Post-birthday nose meets same old grindstone

A thousand thank-yous to all who proffered happy-birthday wishes instead of death threats.

The festivities began with a pleasant two-hour bike ride — headwind out, tailwind back — and concluded with a high-speed burst of cookery after Herself invited the neighbors over.

We’ve been to their house for eats a couple of times, but had yet to reciprocate, so never having cooked for them I stuck with my basic skill set — a simple pico de gallo with blue corn chips followed by a pot of pintos in chipotle, which I turned into burritos smothered in hot Pueblo green chile with a side of roasted potatoes in red Chimayo chile.

Herself contributed a salad and a delicious raspberry cobbler. Beer and wine were consumed, along with a dollop of uisce beatha. Laughter ensued, and a fine time was had by all, except for the Turk’, who despises company, especially if it includes an aggro’ Chihuahua named Cujo.

Now it’s deadline time at the DogHaus, and somebody around here needs to get real funny real fast. We didn’t spend much on my birthday, but the White Tornado has a new fuel pump and the upstairs toilet has new guts, and Toyota mechanics and plumbers don’t work for free.

Fat city Friday

Nearly three decades old, covered with maple boogers, leaves and acid rain ... and it still runs.
Nearly three decades old, covered with maple boogers, leaves and acid rain ... and it still runs.

Wow. Color me amazed. I hear that the temps are dipping down to 19 tonight and I think, “Hm, probably be smart to run the ’83 Toyota in for a quick check of its vital bodily fluids,” since it mostly lives out its miserable life snoozing beside the curb in front of Chez Dog.

The problem with my little scheme will be starting the old girl, which lately is about as easy as doing the people’s business in Congress.
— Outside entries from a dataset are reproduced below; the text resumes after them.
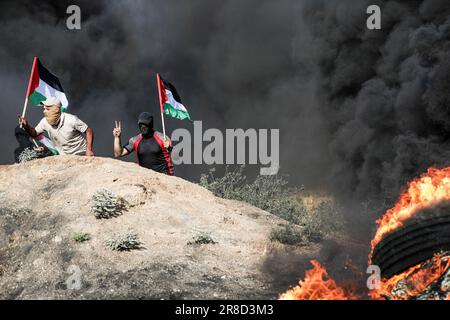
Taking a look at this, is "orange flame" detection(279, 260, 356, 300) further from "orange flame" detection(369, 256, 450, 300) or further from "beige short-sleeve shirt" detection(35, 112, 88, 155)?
"beige short-sleeve shirt" detection(35, 112, 88, 155)

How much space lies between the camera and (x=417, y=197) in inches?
293

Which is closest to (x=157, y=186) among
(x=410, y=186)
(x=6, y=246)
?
(x=6, y=246)

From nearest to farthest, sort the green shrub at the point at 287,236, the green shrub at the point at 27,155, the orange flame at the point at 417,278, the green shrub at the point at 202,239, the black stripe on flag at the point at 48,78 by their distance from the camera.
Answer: the orange flame at the point at 417,278, the green shrub at the point at 202,239, the green shrub at the point at 287,236, the black stripe on flag at the point at 48,78, the green shrub at the point at 27,155

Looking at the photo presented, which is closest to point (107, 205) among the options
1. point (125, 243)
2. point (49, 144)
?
point (125, 243)

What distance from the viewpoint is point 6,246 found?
1031cm

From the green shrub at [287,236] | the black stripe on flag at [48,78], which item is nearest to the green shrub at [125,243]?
the green shrub at [287,236]

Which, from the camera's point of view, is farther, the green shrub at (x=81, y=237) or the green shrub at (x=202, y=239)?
the green shrub at (x=202, y=239)

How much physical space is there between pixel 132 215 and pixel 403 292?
629 centimetres

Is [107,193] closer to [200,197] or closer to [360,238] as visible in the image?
[200,197]

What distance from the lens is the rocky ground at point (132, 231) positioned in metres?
8.19

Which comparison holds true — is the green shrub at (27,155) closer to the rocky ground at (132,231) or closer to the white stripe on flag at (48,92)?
the rocky ground at (132,231)

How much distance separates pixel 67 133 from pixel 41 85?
8.45 ft

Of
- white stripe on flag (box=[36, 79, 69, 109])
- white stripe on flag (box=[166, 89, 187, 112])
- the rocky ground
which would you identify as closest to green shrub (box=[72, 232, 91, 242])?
the rocky ground

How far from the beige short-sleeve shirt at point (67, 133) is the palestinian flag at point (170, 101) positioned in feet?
9.17
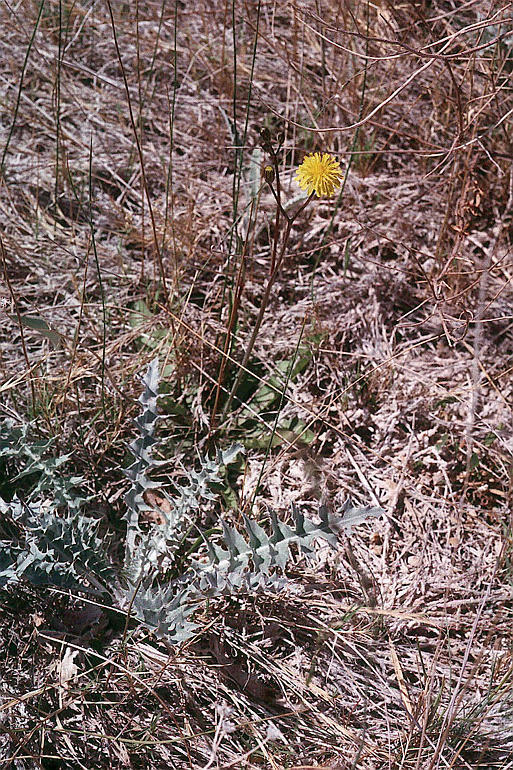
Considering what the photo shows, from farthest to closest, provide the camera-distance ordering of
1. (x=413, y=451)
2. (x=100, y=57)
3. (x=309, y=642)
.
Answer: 1. (x=100, y=57)
2. (x=413, y=451)
3. (x=309, y=642)

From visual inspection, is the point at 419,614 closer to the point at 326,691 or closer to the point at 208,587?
the point at 326,691

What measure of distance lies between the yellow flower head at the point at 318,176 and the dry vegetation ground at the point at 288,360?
97mm

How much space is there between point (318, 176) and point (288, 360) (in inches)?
25.5

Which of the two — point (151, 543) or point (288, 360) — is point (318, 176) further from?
point (151, 543)

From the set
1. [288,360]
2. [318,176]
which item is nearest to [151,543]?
[288,360]

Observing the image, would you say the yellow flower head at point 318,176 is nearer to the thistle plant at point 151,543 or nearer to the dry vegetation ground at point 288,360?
the dry vegetation ground at point 288,360

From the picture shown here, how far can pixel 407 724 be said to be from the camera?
1561 mm

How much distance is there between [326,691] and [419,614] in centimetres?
29

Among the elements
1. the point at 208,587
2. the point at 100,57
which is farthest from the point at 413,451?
the point at 100,57

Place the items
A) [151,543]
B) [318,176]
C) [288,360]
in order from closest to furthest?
[318,176] < [151,543] < [288,360]

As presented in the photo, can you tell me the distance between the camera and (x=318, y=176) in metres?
1.58

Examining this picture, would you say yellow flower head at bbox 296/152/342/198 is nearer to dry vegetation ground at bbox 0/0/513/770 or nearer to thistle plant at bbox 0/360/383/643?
dry vegetation ground at bbox 0/0/513/770

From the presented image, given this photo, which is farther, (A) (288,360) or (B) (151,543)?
(A) (288,360)

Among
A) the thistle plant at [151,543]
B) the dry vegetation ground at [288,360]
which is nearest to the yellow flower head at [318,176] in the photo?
the dry vegetation ground at [288,360]
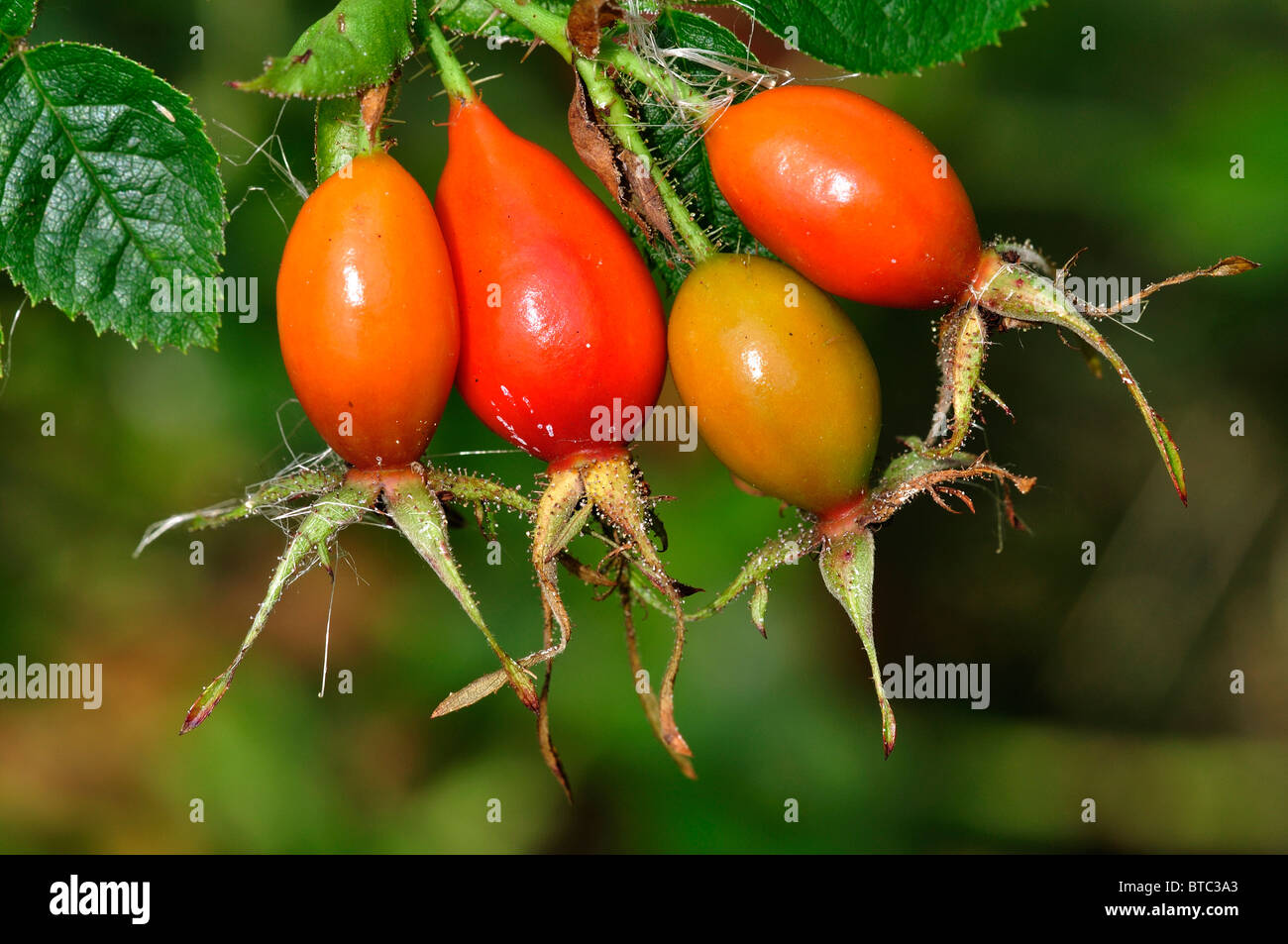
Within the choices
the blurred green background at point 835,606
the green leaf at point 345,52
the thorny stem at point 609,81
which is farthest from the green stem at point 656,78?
the blurred green background at point 835,606

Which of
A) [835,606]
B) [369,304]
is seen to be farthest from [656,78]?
[835,606]

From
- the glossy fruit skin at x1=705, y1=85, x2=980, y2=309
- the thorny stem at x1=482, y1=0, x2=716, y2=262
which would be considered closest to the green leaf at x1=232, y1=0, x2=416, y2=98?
the thorny stem at x1=482, y1=0, x2=716, y2=262

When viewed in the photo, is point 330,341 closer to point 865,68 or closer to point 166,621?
point 865,68

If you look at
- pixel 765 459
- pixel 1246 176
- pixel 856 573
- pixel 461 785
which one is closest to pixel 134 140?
pixel 765 459

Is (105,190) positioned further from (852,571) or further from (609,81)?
(852,571)

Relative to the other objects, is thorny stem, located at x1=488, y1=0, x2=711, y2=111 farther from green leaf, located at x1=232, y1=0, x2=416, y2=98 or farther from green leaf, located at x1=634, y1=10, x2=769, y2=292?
green leaf, located at x1=232, y1=0, x2=416, y2=98
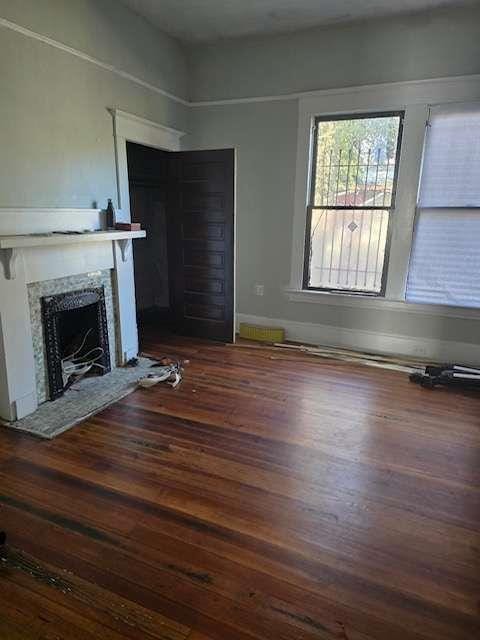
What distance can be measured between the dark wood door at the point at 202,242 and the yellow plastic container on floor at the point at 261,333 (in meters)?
0.28

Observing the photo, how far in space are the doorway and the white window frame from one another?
0.76 meters

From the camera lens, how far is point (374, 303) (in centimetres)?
420

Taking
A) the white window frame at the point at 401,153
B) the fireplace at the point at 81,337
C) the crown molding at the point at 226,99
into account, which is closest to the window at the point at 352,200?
the white window frame at the point at 401,153

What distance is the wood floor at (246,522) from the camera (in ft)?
4.84

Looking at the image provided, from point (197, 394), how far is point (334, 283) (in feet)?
6.64

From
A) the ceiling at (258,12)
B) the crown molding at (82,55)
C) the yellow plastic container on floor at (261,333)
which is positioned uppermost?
the ceiling at (258,12)

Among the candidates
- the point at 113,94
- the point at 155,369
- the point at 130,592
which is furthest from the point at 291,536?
the point at 113,94

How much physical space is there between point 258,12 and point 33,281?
304 cm

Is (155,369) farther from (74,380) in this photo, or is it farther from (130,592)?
(130,592)

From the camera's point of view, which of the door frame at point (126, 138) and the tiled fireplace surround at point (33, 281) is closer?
the tiled fireplace surround at point (33, 281)

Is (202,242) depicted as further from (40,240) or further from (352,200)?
(40,240)

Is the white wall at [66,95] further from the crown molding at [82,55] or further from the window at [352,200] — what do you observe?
the window at [352,200]

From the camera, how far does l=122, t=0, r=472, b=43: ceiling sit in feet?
11.2

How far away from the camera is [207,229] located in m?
4.40
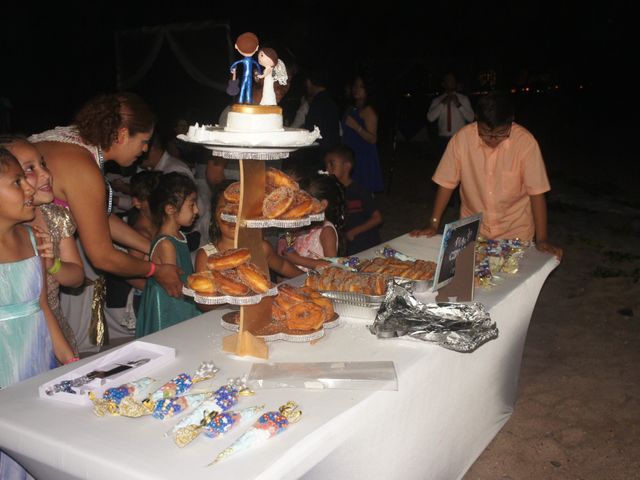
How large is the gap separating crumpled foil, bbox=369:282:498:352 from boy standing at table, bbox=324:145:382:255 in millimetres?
2107

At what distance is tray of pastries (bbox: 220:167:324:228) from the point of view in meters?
1.88

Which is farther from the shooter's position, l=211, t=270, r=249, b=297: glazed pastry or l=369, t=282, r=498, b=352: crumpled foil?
l=369, t=282, r=498, b=352: crumpled foil

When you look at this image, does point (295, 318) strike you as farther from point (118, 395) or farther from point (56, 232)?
point (56, 232)

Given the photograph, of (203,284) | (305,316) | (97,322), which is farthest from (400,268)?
(97,322)

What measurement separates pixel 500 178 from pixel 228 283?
7.33 feet

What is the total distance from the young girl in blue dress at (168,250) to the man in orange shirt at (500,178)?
4.34 ft

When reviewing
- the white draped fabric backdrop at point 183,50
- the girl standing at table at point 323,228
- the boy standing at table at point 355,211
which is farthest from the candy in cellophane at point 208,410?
the white draped fabric backdrop at point 183,50

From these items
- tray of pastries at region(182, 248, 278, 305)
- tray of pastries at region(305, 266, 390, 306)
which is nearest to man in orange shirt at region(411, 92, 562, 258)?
tray of pastries at region(305, 266, 390, 306)

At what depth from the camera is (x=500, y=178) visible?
3.56 meters

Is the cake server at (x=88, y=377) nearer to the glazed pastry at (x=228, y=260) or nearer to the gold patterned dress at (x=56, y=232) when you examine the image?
the glazed pastry at (x=228, y=260)

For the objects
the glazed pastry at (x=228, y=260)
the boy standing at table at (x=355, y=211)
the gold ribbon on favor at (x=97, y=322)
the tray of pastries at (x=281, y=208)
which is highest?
the tray of pastries at (x=281, y=208)

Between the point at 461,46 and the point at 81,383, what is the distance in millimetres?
22846

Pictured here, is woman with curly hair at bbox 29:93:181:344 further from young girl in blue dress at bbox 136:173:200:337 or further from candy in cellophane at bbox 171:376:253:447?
candy in cellophane at bbox 171:376:253:447

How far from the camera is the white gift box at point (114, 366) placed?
165 cm
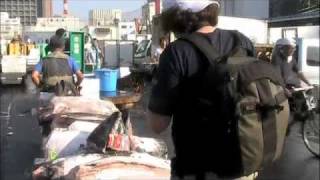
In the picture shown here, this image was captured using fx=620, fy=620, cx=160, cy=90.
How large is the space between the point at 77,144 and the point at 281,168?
2.86 metres

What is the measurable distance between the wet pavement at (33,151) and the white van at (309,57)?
4532 millimetres

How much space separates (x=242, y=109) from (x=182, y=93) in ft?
0.91

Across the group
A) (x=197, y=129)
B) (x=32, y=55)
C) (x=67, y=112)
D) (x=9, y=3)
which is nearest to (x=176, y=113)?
(x=197, y=129)

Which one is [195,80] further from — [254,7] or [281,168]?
[254,7]

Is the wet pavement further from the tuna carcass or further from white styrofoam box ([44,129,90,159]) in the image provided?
white styrofoam box ([44,129,90,159])

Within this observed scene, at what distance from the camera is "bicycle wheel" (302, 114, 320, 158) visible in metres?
8.30

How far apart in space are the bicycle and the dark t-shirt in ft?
19.0

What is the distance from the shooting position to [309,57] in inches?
626

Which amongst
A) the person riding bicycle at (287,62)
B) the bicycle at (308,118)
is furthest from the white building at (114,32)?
the bicycle at (308,118)

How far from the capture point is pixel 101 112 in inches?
251

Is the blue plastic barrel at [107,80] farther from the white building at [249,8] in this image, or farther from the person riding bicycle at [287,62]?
the white building at [249,8]

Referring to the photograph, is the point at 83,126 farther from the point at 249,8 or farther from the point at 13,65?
the point at 249,8


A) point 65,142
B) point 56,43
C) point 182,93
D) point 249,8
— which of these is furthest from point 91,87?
point 249,8

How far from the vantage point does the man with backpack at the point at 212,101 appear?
250 cm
So I break out the portable jump-start system and give ’er a whirl.

Nothing. Zip. Nada. Niente. I could’ve brought a six-pack of monsters to life with the juice I poured into this thing and sent them all to Washington, D.C., to kick ass. Lord, this battery is truly fucked. And it’s not brand new, but neither is it particularly old. Out it comes.

I drag the misbegotten sonofabitch over to Advance Auto Parts on Nevada, from whence it came, fully expecting to have to buy a new one. The place is a madhouse. A businesslike young dude tells me the battery seems OK, if a bit undercharged, and says he’ll pop it into his charger and give it another look-see in about a half hour.

So I go home and give the battery clamps a good scouring because as an auto mechanic, it’s all I’m really qualified to do. I’m thinking, “Uh, huh, the battery’s gonna test out fine, so I probably need new cables, or a new starter motor,” mentally tallying the cost of maintaining a 27-year-old carbureted 4WD rice-grinder that I use about as often as Rush Limbaugh does what serves him for a brain.

But when I return the young dude has run a battery of complicated tests on the thing and declares it a miracle of modern science, leaking magnetism, black magic and voodoo and probably creating a singularity under my hood every time I turn the key, which explains the voices emanating from the radio, if not my head.

And he gives me a brand-new battery. Free of charge.

Thus the White Tornado is powered, oiled, greased and lubed, its elderly cooling system’s loins warmly girded against midnight engine-block explosions due to plummeting temperatures. Another fiscal tragedy averted.

And a man needs a truck, truly, if only to haul his fat ass around.